[Record extracts]
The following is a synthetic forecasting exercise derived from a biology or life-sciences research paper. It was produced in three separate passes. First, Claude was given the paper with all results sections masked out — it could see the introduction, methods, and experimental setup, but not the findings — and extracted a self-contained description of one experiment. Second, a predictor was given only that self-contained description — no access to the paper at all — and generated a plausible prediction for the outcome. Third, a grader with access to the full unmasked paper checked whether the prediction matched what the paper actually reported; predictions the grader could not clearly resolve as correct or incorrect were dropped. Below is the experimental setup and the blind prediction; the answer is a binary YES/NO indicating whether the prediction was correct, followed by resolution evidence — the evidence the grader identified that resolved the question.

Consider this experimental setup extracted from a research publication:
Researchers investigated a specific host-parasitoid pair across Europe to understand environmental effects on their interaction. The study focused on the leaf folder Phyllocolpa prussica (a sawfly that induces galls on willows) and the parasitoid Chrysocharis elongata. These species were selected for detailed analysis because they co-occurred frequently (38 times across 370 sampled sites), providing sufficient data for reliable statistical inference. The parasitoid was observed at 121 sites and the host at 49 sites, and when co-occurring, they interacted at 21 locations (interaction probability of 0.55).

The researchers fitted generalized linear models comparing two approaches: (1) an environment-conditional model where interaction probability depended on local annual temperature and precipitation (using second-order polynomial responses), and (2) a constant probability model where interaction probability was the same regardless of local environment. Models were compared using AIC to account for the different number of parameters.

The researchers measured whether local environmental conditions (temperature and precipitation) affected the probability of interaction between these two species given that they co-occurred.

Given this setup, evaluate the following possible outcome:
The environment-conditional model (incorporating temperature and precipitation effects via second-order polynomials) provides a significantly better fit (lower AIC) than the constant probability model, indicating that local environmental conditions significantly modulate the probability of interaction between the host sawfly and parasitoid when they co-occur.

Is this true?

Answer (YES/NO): NO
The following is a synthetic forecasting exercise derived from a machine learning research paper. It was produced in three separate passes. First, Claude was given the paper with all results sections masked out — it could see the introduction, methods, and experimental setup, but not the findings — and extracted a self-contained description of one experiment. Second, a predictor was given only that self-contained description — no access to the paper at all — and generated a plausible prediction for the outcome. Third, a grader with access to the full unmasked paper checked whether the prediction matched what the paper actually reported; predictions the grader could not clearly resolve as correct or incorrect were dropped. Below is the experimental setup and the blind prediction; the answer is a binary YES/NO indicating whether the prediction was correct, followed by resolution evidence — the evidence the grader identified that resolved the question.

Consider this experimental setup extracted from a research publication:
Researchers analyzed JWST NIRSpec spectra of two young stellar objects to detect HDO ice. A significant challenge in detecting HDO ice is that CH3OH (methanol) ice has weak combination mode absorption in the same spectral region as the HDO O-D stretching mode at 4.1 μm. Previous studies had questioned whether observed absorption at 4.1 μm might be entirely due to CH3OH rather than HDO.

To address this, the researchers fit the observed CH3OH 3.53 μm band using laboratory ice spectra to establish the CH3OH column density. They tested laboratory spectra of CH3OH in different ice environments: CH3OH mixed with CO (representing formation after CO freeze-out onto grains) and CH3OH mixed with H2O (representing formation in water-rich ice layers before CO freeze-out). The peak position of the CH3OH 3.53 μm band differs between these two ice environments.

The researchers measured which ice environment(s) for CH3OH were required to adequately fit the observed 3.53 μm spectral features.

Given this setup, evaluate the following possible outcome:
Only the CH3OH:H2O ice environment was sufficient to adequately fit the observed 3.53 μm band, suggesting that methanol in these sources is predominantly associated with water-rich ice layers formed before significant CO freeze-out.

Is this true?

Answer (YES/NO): NO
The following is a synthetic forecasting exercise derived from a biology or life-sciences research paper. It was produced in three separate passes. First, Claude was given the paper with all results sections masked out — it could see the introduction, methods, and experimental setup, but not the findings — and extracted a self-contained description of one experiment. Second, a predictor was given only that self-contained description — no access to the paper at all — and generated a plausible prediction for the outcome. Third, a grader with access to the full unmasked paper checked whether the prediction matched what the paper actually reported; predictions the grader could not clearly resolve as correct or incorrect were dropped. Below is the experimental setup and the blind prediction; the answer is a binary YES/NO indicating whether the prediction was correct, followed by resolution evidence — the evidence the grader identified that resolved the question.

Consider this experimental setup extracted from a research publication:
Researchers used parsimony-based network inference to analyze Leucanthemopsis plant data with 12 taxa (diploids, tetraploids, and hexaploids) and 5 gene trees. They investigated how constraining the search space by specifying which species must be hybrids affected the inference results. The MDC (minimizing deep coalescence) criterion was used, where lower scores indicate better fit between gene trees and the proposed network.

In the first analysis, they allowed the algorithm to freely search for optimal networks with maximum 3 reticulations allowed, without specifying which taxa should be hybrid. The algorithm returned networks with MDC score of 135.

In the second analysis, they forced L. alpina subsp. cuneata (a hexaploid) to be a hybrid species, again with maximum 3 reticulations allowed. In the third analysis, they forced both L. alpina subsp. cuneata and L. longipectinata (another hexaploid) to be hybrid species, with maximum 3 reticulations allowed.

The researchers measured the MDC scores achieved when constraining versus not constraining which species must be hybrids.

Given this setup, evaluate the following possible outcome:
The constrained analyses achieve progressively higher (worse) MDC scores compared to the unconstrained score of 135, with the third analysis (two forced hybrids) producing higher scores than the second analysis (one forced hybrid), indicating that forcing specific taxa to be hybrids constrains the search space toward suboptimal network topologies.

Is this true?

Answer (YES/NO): NO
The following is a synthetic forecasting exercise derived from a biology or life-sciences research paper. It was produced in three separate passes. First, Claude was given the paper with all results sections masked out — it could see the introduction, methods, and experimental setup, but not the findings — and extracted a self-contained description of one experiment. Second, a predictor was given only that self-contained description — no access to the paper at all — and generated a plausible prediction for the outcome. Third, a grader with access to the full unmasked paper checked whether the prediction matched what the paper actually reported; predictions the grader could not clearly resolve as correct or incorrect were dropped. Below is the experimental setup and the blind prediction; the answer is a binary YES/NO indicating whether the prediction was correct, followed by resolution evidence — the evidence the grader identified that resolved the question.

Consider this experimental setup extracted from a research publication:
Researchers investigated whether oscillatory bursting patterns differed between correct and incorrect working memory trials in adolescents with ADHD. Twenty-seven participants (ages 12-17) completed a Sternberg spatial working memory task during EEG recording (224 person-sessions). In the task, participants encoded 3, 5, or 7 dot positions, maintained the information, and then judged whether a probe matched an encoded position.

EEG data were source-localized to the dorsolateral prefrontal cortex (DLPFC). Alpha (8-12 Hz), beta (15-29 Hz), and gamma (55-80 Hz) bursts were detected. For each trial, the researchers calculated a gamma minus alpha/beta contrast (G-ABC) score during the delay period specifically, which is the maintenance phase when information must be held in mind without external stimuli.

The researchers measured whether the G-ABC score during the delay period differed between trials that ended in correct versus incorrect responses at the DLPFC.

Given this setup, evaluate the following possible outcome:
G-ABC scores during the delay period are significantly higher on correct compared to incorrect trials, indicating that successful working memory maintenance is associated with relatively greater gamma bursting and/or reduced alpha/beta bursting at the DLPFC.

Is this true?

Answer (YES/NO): NO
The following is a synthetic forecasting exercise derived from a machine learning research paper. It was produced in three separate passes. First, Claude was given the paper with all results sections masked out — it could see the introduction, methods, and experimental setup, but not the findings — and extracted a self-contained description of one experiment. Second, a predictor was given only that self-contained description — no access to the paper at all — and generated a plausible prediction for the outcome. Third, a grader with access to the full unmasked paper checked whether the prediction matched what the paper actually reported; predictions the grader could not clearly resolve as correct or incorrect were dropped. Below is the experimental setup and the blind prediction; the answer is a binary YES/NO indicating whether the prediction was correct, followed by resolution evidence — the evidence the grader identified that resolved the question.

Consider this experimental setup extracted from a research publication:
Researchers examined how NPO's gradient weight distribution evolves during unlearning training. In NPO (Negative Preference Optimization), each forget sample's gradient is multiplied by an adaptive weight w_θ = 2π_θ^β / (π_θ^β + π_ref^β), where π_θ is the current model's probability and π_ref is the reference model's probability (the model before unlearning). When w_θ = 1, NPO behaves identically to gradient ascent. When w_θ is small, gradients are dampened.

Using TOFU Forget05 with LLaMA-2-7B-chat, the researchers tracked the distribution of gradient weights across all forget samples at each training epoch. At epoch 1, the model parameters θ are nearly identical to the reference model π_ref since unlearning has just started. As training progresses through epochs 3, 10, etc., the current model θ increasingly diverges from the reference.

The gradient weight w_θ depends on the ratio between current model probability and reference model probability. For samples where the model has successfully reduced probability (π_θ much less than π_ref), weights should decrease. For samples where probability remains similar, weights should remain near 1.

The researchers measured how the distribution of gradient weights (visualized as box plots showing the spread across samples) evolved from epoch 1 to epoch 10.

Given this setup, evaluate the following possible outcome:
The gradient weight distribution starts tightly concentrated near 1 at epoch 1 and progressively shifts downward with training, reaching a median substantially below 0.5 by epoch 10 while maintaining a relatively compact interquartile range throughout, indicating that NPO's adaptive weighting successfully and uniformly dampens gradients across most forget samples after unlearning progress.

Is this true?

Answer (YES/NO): NO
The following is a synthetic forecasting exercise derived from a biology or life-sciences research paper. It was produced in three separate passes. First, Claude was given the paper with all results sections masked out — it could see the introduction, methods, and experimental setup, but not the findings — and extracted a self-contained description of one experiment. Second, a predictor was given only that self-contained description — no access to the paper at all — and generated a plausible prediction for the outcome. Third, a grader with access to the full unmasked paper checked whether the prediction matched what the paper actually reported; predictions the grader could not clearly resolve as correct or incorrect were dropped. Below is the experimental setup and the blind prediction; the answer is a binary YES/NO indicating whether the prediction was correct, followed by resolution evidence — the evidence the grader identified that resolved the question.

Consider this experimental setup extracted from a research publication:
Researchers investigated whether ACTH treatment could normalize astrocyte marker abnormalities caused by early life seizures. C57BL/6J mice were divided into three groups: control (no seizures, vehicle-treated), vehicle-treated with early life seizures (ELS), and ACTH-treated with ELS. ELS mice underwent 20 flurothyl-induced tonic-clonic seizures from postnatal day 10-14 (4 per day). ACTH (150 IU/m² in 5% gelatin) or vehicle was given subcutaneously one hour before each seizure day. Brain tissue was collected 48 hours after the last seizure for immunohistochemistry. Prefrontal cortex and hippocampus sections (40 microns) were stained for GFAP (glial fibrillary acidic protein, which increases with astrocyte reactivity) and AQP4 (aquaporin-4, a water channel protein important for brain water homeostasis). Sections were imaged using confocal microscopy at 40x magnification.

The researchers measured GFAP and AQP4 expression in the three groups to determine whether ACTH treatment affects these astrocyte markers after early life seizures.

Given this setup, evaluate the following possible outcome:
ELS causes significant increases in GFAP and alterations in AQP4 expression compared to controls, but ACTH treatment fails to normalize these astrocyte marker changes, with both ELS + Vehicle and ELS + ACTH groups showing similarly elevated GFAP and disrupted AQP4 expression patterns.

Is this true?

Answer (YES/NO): NO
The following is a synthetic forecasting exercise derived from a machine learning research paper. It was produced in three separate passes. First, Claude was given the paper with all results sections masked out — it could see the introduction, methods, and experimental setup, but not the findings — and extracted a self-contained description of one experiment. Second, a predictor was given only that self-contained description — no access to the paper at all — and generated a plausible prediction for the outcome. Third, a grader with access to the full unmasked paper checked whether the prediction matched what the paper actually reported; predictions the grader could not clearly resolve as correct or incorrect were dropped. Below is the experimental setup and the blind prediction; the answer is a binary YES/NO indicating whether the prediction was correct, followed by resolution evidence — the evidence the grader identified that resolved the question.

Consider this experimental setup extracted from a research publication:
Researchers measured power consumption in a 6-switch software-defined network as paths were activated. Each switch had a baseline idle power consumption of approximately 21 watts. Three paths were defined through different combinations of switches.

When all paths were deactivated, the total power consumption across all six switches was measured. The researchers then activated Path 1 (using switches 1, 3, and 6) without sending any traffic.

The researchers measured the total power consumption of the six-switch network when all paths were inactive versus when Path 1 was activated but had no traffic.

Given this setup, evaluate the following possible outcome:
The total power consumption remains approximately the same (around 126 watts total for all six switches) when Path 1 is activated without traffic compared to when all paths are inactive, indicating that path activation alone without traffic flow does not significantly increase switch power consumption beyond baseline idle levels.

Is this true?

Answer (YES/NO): NO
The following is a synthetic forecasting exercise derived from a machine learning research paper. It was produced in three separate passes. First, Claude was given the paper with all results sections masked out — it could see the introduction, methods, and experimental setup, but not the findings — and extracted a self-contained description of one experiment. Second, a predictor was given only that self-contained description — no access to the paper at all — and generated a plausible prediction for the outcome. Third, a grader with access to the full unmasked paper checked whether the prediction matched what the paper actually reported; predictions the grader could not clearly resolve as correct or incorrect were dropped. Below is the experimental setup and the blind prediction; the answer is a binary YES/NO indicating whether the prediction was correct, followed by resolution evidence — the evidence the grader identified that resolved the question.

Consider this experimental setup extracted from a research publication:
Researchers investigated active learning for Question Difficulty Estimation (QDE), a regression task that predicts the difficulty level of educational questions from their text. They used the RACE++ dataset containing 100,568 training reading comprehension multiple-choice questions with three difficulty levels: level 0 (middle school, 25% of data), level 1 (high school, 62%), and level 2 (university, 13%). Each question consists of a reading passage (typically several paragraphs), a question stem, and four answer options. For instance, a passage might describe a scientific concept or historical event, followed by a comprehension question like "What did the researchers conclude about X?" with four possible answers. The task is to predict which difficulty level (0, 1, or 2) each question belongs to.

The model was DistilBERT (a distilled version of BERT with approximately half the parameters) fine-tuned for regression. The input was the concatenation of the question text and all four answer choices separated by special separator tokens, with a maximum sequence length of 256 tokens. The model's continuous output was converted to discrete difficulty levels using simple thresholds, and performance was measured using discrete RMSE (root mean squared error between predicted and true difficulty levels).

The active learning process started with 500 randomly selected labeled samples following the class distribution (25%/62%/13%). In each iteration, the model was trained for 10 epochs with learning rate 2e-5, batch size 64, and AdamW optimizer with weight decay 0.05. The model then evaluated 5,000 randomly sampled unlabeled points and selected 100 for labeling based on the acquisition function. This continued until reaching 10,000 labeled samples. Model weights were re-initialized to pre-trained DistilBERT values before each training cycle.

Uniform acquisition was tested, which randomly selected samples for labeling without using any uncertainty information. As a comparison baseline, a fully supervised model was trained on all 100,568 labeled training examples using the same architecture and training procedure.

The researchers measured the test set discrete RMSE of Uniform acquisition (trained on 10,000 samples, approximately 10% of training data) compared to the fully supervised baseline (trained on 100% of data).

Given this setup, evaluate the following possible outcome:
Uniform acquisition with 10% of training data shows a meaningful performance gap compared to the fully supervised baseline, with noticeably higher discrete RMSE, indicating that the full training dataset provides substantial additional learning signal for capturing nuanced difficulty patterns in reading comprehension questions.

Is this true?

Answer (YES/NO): NO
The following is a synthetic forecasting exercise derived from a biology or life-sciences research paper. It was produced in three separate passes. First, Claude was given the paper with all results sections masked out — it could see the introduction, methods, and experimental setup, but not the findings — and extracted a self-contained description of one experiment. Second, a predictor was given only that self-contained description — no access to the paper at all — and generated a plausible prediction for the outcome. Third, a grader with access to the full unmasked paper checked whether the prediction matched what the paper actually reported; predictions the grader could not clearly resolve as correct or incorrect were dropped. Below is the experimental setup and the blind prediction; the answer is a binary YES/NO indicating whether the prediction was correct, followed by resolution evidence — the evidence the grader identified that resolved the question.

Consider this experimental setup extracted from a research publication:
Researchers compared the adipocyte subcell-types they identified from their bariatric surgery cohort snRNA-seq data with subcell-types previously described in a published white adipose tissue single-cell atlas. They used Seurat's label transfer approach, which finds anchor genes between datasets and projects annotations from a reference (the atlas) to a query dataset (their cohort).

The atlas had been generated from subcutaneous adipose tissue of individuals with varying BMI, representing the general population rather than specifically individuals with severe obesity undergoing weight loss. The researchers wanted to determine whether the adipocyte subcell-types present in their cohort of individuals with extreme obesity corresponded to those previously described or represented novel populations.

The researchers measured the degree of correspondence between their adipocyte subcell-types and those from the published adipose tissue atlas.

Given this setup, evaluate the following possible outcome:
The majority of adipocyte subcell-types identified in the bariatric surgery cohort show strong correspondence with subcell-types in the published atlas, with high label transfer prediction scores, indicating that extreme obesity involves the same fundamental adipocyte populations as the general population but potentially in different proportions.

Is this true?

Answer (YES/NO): NO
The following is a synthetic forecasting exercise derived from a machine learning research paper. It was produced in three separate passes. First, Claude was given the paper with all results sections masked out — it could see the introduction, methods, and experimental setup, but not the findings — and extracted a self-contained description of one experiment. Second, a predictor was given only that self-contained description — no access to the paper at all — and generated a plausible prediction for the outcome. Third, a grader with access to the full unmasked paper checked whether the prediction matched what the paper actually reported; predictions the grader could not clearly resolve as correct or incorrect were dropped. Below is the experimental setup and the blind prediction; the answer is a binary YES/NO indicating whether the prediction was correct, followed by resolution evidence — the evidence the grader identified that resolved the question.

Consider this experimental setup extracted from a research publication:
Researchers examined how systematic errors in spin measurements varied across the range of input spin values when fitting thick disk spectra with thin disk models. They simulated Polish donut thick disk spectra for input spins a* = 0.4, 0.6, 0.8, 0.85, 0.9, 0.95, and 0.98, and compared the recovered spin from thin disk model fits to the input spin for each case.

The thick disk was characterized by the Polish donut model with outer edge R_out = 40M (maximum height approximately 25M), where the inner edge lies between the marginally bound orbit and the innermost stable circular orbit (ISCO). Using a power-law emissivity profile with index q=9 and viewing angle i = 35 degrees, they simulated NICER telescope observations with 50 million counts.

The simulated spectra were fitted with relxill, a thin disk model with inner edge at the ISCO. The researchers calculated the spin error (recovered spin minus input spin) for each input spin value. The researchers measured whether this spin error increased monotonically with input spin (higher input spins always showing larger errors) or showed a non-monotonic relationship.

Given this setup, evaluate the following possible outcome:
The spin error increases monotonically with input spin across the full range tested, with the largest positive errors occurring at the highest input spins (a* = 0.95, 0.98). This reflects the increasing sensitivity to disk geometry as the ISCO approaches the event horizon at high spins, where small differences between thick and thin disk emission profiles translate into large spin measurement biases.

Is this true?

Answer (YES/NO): NO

[Work order]
Say how many lines of the data include the string "adequately". Nothing other than the number should be given.

[Result below]
2